Insensé! comment n'avais-je pas compris qu'il fallait
le puits, que ce puits seul, était la raison du
fer brûlant qui m'assiégeait? Pouvais-je
résister à son ardeur? Et, même en le
supposant, pouvais-je me roidir contre sa pression? Et
maintenant, le losange s'aplatissait, s'aplatissait avec une
rapidité qui ne me laissait pas le temps de la
réflexion. Son centre, placé sur la ligne de sa
plus grande largeur, coïncidait juste avec le gouffre
béant. J'essayai de reculer, — mais les murs, en se
resserrant, me pressaient irrésistiblement. Enfin, il
vint un moment où mon corps brûlé et
contorsionné trouvait à peine sa place, où
il y a à peine place pour mon pied sur le sol de la
prison. Je ne luttais plus, mais l'agonie de mon
âme s'exhala dans un grand et long cri suprême de
désespoir. Je sentis que je chancelais sur le
bord, — je détournai les yeux ...
Mais voilà comme un bruit discordant de voix humaines!
Une explosion, un ouragan de trompettes!
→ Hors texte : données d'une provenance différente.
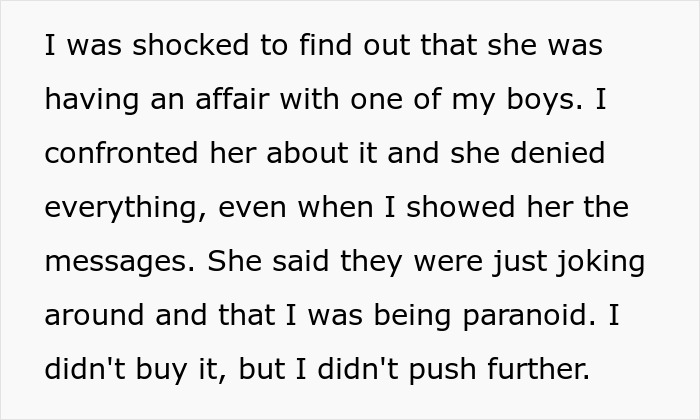 I was shocked to find out that she was having an affair with one of my boys. I confronted her about it and she denied everything, even when I showed her the messages. She said they were just joking around and that I was being paranoid. I didn't buy it, but I didn't push further.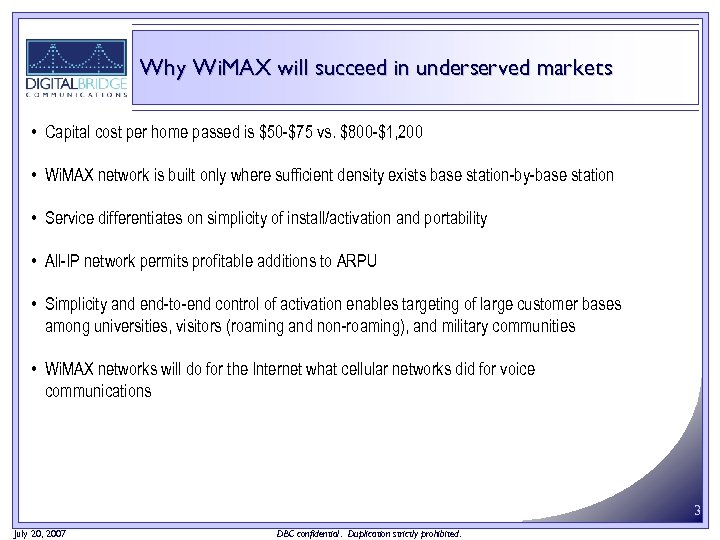 DIGITALBRIDGE
COMMUNICATIONS

Why WiMAX will succeed in underserved markets

• Capital cost per home passed is \$50-\$75 vs. \$800-\$1,200

• WiMAX network is built only where sufficient density exists base station-by-base station

• Service differentiates on simplicity of install/activation and portability

• All-IP network permits profitable additions to ARPU

• Simplicity and end-to-end control of activation enables targeting of large customer bases among universities, visitors (roaming and non-roaming), and military communities

• WiMAX networks will do for the Internet what cellular networks did for voice communications

3

July 20, 2007

DBC confidential. Duplication strictly prohibited.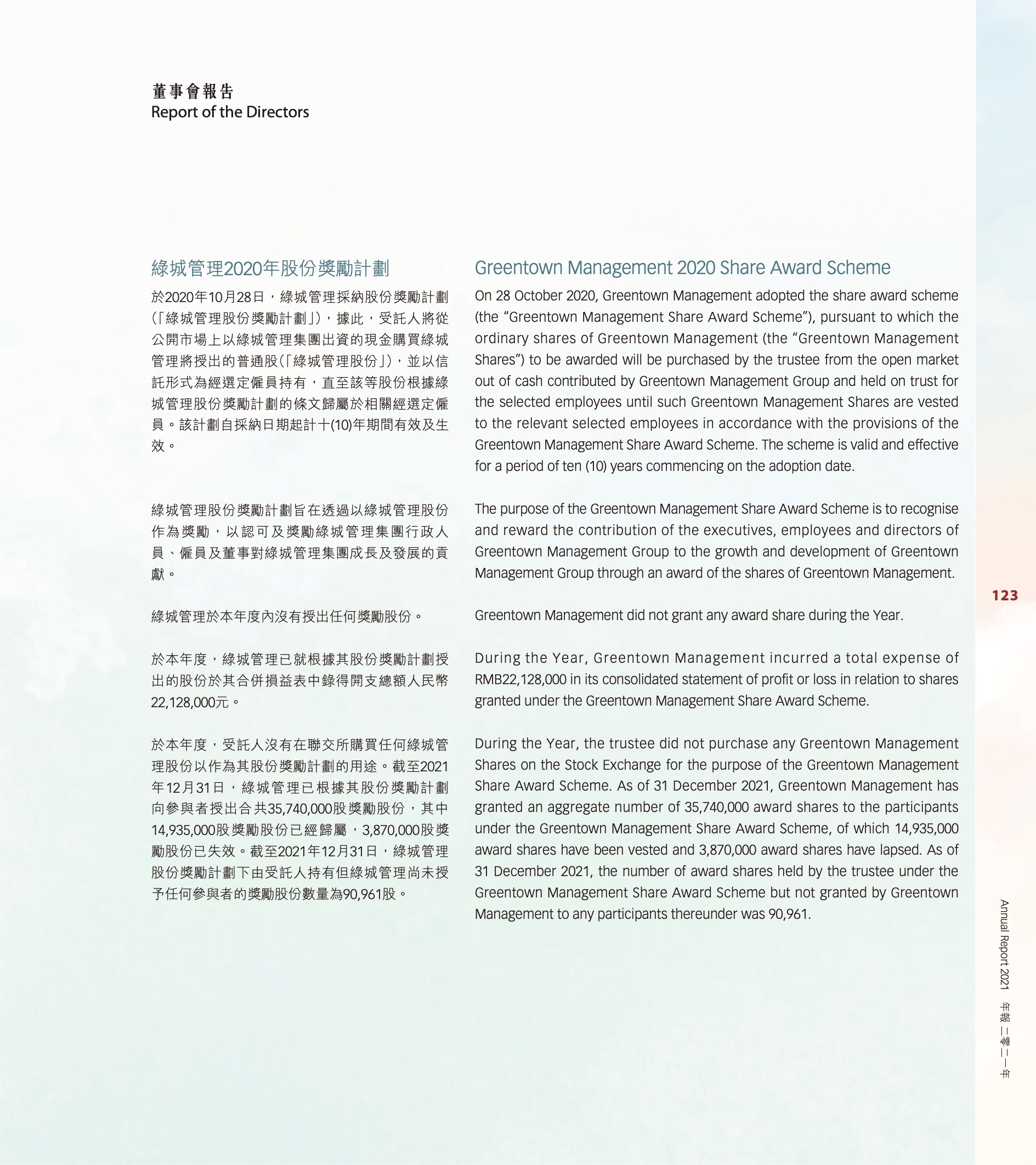 董事會報告
Report of the Directors

綠城管理2020年股份獎勵計劃

於2020年10月28日，綠城管理採納股份獎勵計劃（「綠城管理股份獎勵計劃」），據此，受託人將從公開市場上以綠城管理集團出資的現金購買綠城管理將授出的普通股（「綠城管理股份」），並以信託形式為經選定僱員持有，直至該等股份根據綠城管理股份獎勵計劃的條文歸屬於相關經選定僱員。該計劃自採納日期起計十(10)年期間有效及生效。

綠城管理股份獎勵計劃旨在透過以綠城管理股份作為獎勵，以認可及獎勵綠城管理集團行政人員、僱員及董事對綠城管理集團成長及發展的貢獻。

綠城管理於本年度內沒有授出任何獎勵股份。

於本年度，綠城管理已就根據其股份獎勵計劃授出的股份於其合併損益表中錄得開支總額人民幣22,128,000元。

於本年度，受託人沒有在聯交所購買任何綠城管理股份以作為其股份獎勵計劃的用途。截至2021年12月31日，綠城管理已根據其股份獎勵計劃向參與者授出合共35,740,000股獎勵股份，其中14,935,000股獎勵股份已經歸屬，3,870,000股獎勵股份已失效。截至2021年12月31日，綠城管理股份獎勵計劃下由受託人持有但綠城管理尚未授予任何參與者的獎勵股份數量為90,961股。

Greentown Management 2020 Share Award Scheme

On 28 October 2020, Greentown Management adopted the share award scheme (the “Greentown Management Share Award Scheme”), pursuant to which the ordinary shares of Greentown Management (the “Greentown Management Shares”) to be awarded will be purchased by the trustee from the open market out of cash contributed by Greentown Management Group and held on trust for the selected employees until such Greentown Management Shares are vested to the relevant selected employees in accordance with the provisions of the Greentown Management Share Award Scheme. The scheme is valid and effective for a period of ten (10) years commencing on the adoption date.

The purpose of the Greentown Management Share Award Scheme is to recognise and reward the contribution of the executives, employees and directors of Greentown Management Group to the growth and development of Greentown Management Group through an award of the shares of Greentown Management.

Greentown Management did not grant any award share during the Year.

During the Year, Greentown Management incurred a total expense of RMB22,128,000 in its consolidated statement of profit or loss in relation to shares granted under the Greentown Management Share Award Scheme.

During the Year, the trustee did not purchase any Greentown Management Shares on the Stock Exchange for the purpose of the Greentown Management Share Award Scheme. As of 31 December 2021, Greentown Management has granted an aggregate number of 35,740,000 award shares to the participants under the Greentown Management Share Award Scheme, of which 14,935,000 award shares have been vested and 3,870,000 award shares have lapsed. As of 31 December 2021, the number of award shares held by the trustee under the Greentown Management Share Award Scheme but not granted by Greentown Management to any participants thereunder was 90,961.

123

Annual Report 2021 年報 二零二一年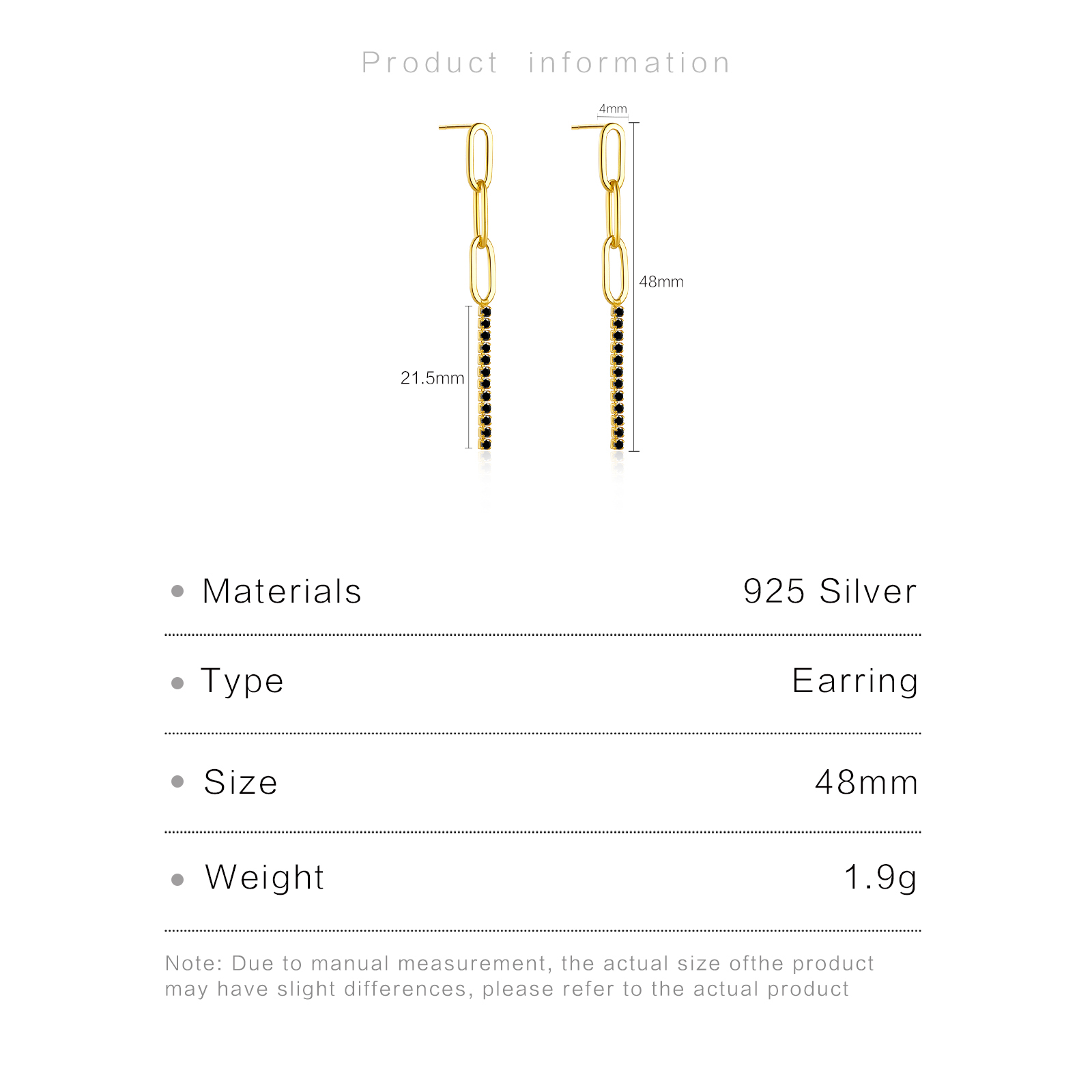 Product information

4mm

48mm

21.5mm

• Materials 925 Silver

• Type Earring

• Size 48mm

• Weight 1.9g

Note: Due to manual measurement, the actual size ofthe product may have slight differences, please refer to the actual product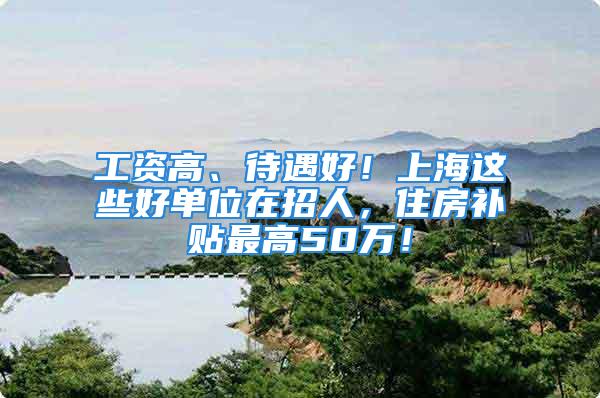 工资高、待遇好！上海这些好单位在招人，住房补贴最高50万！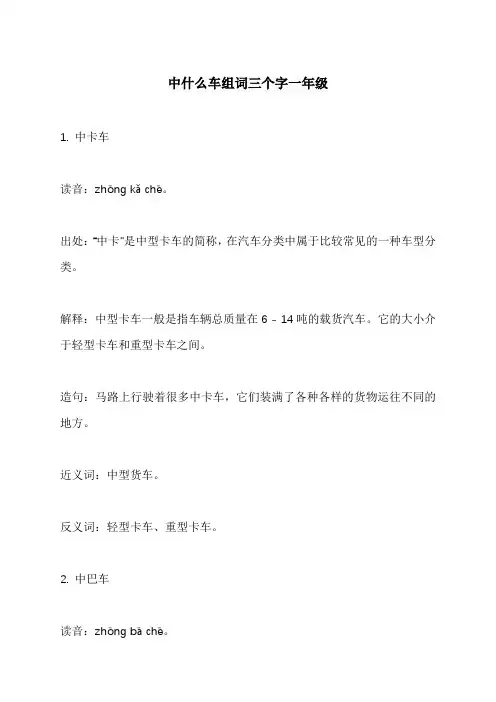 中什么车组词三个字一年级

1. 中卡车

读音：zhōng kǎ chē。

出处："中卡"是中型卡车的简称，在汽车分类中属于比较常见的一种车型分类。

解释：中型卡车一般是指车辆总质量在 6 – 14 吨的载货汽车。它的大小介于轻型卡车和重型卡车之间。

造句：马路上行驶着很多中卡车，它们装满了各种各样的货物运往不同的地方。

近义词：中型货车。

反义词：轻型卡车、重型卡车。

2. 中巴车

读音：zhōng bā chē。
Un puissant rugissement
comme celui d'un millier de tonnerres! Les murs de feu
reculèrent précipitamment! Un bras étendu
saisit le mien comme je tombais, défaillant, dans
l'abîme. C'était le bras du général
Lassalle. L'armée française était
entrée à Tolède. L'inquisiton était
dans les mains de ses ennemis.
(1) Ce marché, — marché Saint
Honoré, — n'a jamais eu ni portes ni inscription.
L'inscription a-t-elle existée? — C. B.